Copy out all of the lines below, swapping "bald man" for "hairless man" wherever it occurs. Leave everything else unchanged.

Source records
*****
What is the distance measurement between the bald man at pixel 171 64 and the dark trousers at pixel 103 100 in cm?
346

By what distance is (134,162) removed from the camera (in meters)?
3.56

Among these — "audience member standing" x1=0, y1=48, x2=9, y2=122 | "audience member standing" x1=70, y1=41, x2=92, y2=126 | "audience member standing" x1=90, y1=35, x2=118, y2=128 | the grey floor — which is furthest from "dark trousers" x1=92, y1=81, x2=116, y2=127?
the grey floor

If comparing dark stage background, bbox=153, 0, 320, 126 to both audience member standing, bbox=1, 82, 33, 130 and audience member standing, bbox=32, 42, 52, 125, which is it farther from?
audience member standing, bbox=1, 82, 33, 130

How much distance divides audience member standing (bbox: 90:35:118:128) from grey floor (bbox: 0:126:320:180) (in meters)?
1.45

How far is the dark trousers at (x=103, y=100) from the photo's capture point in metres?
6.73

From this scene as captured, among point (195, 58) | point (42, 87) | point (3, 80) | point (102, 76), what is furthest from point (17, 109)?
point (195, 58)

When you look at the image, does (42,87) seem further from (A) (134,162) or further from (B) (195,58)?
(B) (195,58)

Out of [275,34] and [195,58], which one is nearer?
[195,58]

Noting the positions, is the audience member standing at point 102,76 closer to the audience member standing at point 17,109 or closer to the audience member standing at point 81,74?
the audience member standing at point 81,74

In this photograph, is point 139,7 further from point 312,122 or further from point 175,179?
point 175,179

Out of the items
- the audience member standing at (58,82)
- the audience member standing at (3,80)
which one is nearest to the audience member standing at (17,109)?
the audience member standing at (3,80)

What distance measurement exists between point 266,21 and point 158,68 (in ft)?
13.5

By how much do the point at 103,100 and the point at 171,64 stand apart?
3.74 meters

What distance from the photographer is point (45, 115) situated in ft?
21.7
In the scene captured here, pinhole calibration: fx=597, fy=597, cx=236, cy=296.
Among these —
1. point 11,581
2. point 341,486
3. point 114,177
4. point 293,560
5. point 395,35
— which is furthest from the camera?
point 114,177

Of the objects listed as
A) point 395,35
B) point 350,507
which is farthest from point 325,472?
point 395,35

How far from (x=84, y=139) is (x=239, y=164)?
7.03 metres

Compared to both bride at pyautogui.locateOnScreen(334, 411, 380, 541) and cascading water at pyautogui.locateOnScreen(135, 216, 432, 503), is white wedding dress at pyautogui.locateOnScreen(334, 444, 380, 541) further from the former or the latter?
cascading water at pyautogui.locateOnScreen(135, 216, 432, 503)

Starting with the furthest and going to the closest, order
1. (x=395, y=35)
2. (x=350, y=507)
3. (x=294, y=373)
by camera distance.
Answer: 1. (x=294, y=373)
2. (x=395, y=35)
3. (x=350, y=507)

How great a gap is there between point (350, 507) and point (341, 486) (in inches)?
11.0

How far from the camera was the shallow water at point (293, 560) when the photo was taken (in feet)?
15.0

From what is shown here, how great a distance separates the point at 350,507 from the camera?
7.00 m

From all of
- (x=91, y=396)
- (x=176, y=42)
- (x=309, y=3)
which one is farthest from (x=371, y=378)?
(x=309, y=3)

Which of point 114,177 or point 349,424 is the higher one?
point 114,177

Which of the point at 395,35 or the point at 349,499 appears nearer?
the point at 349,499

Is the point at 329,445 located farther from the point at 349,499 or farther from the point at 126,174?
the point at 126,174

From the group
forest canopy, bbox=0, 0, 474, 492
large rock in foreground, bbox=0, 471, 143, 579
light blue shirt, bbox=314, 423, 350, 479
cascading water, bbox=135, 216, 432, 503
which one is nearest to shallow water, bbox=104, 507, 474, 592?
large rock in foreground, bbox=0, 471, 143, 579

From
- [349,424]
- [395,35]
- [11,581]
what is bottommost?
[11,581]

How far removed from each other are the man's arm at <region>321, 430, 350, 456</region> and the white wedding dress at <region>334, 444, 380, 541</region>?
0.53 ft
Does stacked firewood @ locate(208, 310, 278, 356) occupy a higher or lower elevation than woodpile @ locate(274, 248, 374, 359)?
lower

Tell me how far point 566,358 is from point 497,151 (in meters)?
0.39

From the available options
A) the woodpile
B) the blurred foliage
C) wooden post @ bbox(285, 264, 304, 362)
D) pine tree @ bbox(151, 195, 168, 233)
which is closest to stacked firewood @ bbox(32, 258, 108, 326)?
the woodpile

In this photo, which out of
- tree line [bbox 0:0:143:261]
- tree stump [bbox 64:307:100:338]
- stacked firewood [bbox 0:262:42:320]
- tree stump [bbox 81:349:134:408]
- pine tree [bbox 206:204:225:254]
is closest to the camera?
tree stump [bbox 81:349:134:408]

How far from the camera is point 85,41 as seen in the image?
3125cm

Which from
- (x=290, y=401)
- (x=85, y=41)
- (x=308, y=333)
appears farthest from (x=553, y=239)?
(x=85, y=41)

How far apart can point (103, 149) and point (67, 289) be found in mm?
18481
*****
Complete response:
What is the distance measurement between the hairless man at pixel 171 64 and the dark trousers at pixel 103 100 in cm?
346

By what distance is (134,162) removed from the camera (in meters)?
3.56

Among these — "audience member standing" x1=0, y1=48, x2=9, y2=122 | "audience member standing" x1=70, y1=41, x2=92, y2=126 | "audience member standing" x1=90, y1=35, x2=118, y2=128 | the grey floor — which is furthest from "dark trousers" x1=92, y1=81, x2=116, y2=127?
the grey floor

If comparing dark stage background, bbox=153, 0, 320, 126 to both audience member standing, bbox=1, 82, 33, 130 and audience member standing, bbox=32, 42, 52, 125, which is it farther from?
audience member standing, bbox=1, 82, 33, 130

How much distance divides audience member standing (bbox: 90:35:118:128) from grey floor (bbox: 0:126:320:180) (in meters)?
1.45

How far is the dark trousers at (x=103, y=100) from the photo's capture point in metres?
6.73

From this scene as captured, among point (195, 58) | point (42, 87) | point (3, 80) | point (102, 76), what is furthest from point (17, 109)?
point (195, 58)

When you look at the image, does (42,87) seem further from (A) (134,162) or further from (B) (195,58)?
(B) (195,58)

Out of [275,34] and [195,58], which one is nearer?
[195,58]

Noting the positions, is the audience member standing at point 102,76 closer to the audience member standing at point 17,109 or closer to the audience member standing at point 81,74?
the audience member standing at point 81,74

In this photograph, is point 139,7 further from point 312,122 or further from point 175,179?
point 175,179

Out of the items
- the audience member standing at (58,82)
- the audience member standing at (3,80)
which one is nearest to the audience member standing at (17,109)?
the audience member standing at (3,80)

What distance measurement exists between point 266,21 and point 158,68 (in ft)?
13.5

By how much do the point at 103,100 and the point at 171,64 stand apart?
3.74 meters

What distance from the photographer is point (45, 115) situated in ft?
21.7
In the scene captured here, pinhole calibration: fx=597, fy=597, cx=236, cy=296.
Among these —
1. point 11,581
2. point 341,486
3. point 114,177
4. point 293,560
5. point 395,35
— which is furthest from the camera?
point 114,177

Of the objects listed as
A) point 395,35
B) point 350,507
which is farthest from point 325,472?
point 395,35

How far from (x=84, y=139) is (x=239, y=164)?
7.03 metres

Compared to both bride at pyautogui.locateOnScreen(334, 411, 380, 541) and cascading water at pyautogui.locateOnScreen(135, 216, 432, 503), is white wedding dress at pyautogui.locateOnScreen(334, 444, 380, 541) further from the former or the latter?
cascading water at pyautogui.locateOnScreen(135, 216, 432, 503)

Starting with the furthest and going to the closest, order
1. (x=395, y=35)
2. (x=350, y=507)
3. (x=294, y=373)
by camera distance.
Answer: 1. (x=294, y=373)
2. (x=395, y=35)
3. (x=350, y=507)

How great a gap is there between point (350, 507) and point (341, 486) (in inches)?
11.0

How far from the camera was the shallow water at point (293, 560) when the photo was taken (in feet)?
15.0

From what is shown here, how great a distance separates the point at 350,507 from the camera?
7.00 m

From all of
- (x=91, y=396)
- (x=176, y=42)
- (x=309, y=3)
which one is farthest from (x=371, y=378)?
(x=309, y=3)

Which of point 114,177 or point 349,424 is the higher one?
point 114,177

Which of the point at 395,35 or the point at 349,499 appears nearer?
the point at 349,499

Is the point at 329,445 located farther from the point at 349,499 or farther from the point at 126,174?
the point at 126,174

From the group
forest canopy, bbox=0, 0, 474, 492
large rock in foreground, bbox=0, 471, 143, 579
light blue shirt, bbox=314, 423, 350, 479
cascading water, bbox=135, 216, 432, 503
which one is nearest to shallow water, bbox=104, 507, 474, 592?
large rock in foreground, bbox=0, 471, 143, 579

From
- [349,424]
- [395,35]
- [11,581]
what is bottommost?
[11,581]

How far removed from each other are the man's arm at <region>321, 430, 350, 456</region> and the white wedding dress at <region>334, 444, 380, 541</region>?
0.53 ft
Does stacked firewood @ locate(208, 310, 278, 356) occupy a higher or lower elevation than woodpile @ locate(274, 248, 374, 359)?
lower

Tell me how far point 566,358 is from point 497,151 (in meters)?
0.39

From the available options
A) the woodpile
B) the blurred foliage
C) wooden post @ bbox(285, 264, 304, 362)
D) pine tree @ bbox(151, 195, 168, 233)
which is closest to stacked firewood @ bbox(32, 258, 108, 326)?
the woodpile

In this photo, which out of
- tree line [bbox 0:0:143:261]
- tree stump [bbox 64:307:100:338]
- stacked firewood [bbox 0:262:42:320]
- tree stump [bbox 81:349:134:408]
- pine tree [bbox 206:204:225:254]
is closest to the camera?
tree stump [bbox 81:349:134:408]

How far from the camera is point 85,41 as seen in the image?
3125cm

Which from
- (x=290, y=401)
- (x=85, y=41)
- (x=308, y=333)
appears farthest from (x=553, y=239)?
(x=85, y=41)

How far apart can point (103, 149) and point (67, 289) be found in mm?
18481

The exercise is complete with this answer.